MXNet Forum

Example SSD cannot load model if trained with resnet50


I trained an SSD model via SageMaker that is AFAIK uses the code.

After training the model is expected to be converted to a “deployable” state which removes the loss symbols by running the script. Afterwards, I load the model with the following code:

sym, arg_params, aux_params = mx.model.load_checkpoint(‘deploy_ssd_vgg16_reduced_512’, 0)
mod = mx.mod.Module(symbol=sym, context=ctx, label_names=None)
mod.bind(for_training=False, data_shapes=[(‘data’, (1,3,512,512))],
mod.set_params(arg_params, aux_params, allow_extra=True)

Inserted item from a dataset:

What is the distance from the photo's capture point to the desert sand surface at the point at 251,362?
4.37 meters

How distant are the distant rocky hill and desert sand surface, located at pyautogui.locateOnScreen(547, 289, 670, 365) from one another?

This works fine as long as the model is trained with a VGG feature extractor. However, Sagemaker (and hence the example code) allows training with resnet50 which produces a model that can be converted with but the resulting model cannot be loaded anymore with the above code. The error I am getting is:

RuntimeError: _plus12_cls_pred_conv_bias is not presented

And indeed the BN params and few other are missing from the param file. Maybe the deploy script is bugged with resnet50?



so looking at the deploy script it seems it gets the network symbols from so there might be a bug in the config definitions for resnet. Haven’t been able to pin-point what exactly though


Thanks for the reply. Turns out it was a SageMaker bug producing wrong model files.